Work required
Please write out, word for word, the stretch of the lithium refining article below from "Within this demand" through "refined lithium chemicals.".

Supplied text
"""

Lithium demand is set to skyrocket globally over the next decade, driven by the rapid growth of electric vehicles (EV's). With the world's largest reserves of lithium ore, Australia has a prime opportunity to capitalise on this trend and become a major producer of refined lithium. However, quick and decisive action is required to secure Australia's position before the window of opportunity closes. This article makes the investment case for why Australian companies should move swiftly to establish domestic lithium refining capabilities.

The Growth Opportunity

The EV market is expanding at a remarkable clip, with production forecast to grow 26% annually through 2030 (Exhibit 1). As EV's rely on lithium-ion batteries, this exponential growth means lithium demand will also surge. Total lithium demand is expected to rise from 0.72 million metric tons of lithium carbonate equivalent (LCE) today to 3.06 million metric tons by 2030 - an astounding 20% compound annual growth rate.

Within this demand profile, lithium hydroxide will be the fastest growing product segment, with expected growth of 31% per year. This is because high-nickel batteries, which use lithium hydroxide, are becoming the dominant battery chemistry for EV's due to superior energy density and cost profile compared to lithium carbonate chemistries.

Australia is Endowed with Massive Resources

With over 13 million metric tons of identified lithium reserves, Australia has the second largest reserves in the world after Chile. Unlike Chile's lithium brines, Australia's lithium is found in hard rock deposits with high ore grades, making it cheaper to mine and process. Australian companies are already the largest global producers of spodumene concentrate, which is the precursor mineral to refined lithium chemicals.

In 2021, Australia produced over 400,000 metric tons of LCE worth of spodumene, accounting for over 40% of total global lithium production. However, nearly all of this output was exported to China for processing into lithium chemicals. Going forward, there is a prime opportunity for Australia to capture additional value by transitioning to domestic refining of spodumene into lithium hydroxide.

Estimating the Revenue Potential

Converting spodumene into lithium hydroxide is projected to provide significantly higher margins compared to selling unrefined ore. While spodumene fetches $2,500 to $3,500 per metric ton, lithium hydroxide prices have recently exceeded $70,000 per metric ton.

"""

Information supplied
"""

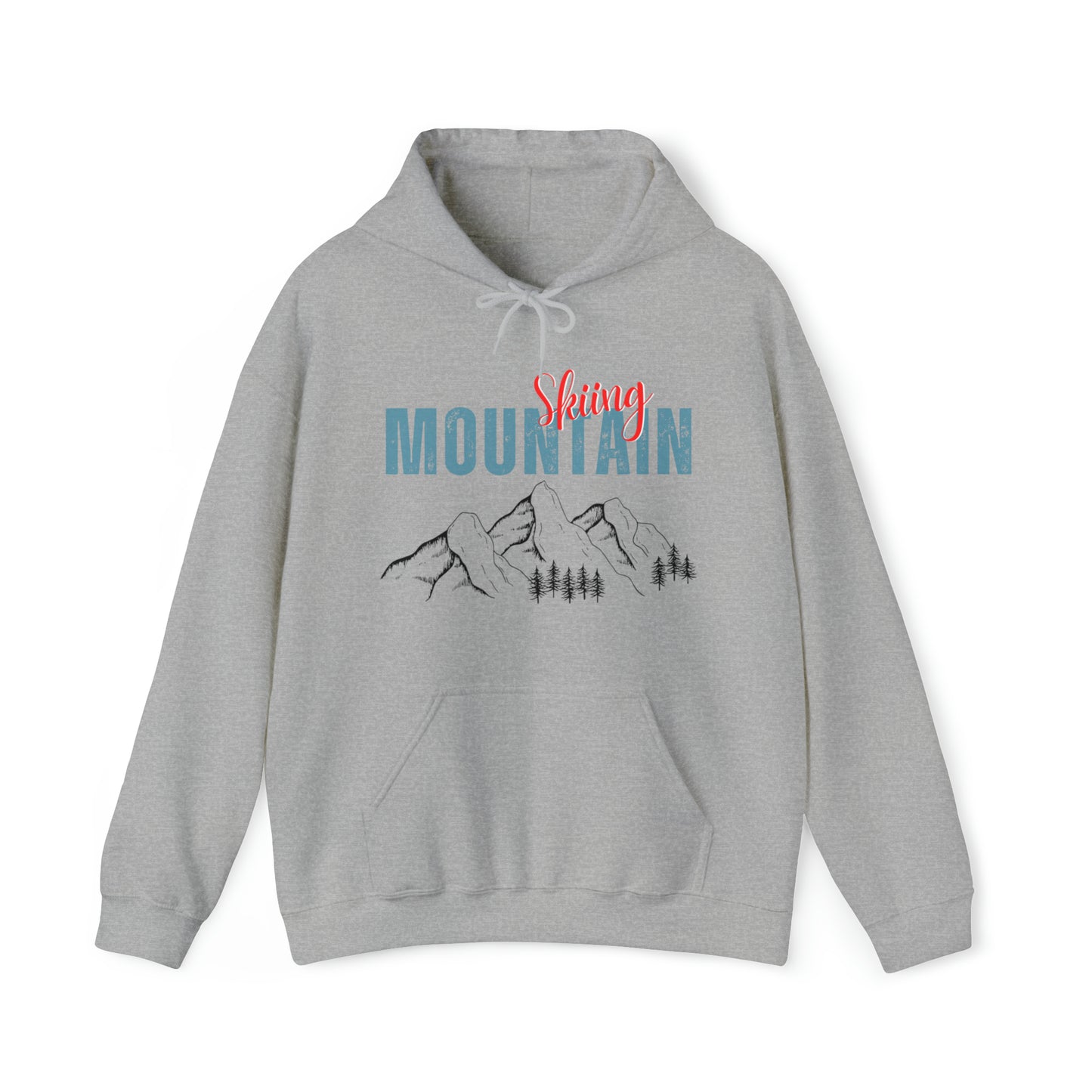 Mountain Skiing Unisex Heavy Blend™ Hooded Sweatshirt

"""

Final answer
Within this demand profile, lithium hydroxide will be the fastest growing product segment, with expected growth of 31% per year. This is because high-nickel batteries, which use lithium hydroxide, are becoming the dominant battery chemistry for EV's due to superior energy density and cost profile compared to lithium carbonate chemistries.

Australia is Endowed with Massive Resources

With over 13 million metric tons of identified lithium reserves, Australia has the second largest reserves in the world after Chile. Unlike Chile's lithium brines, Australia's lithium is found in hard rock deposits with high ore grades, making it cheaper to mine and process. Australian companies are already the largest global producers of spodumene concentrate, which is the precursor mineral to refined lithium chemicals.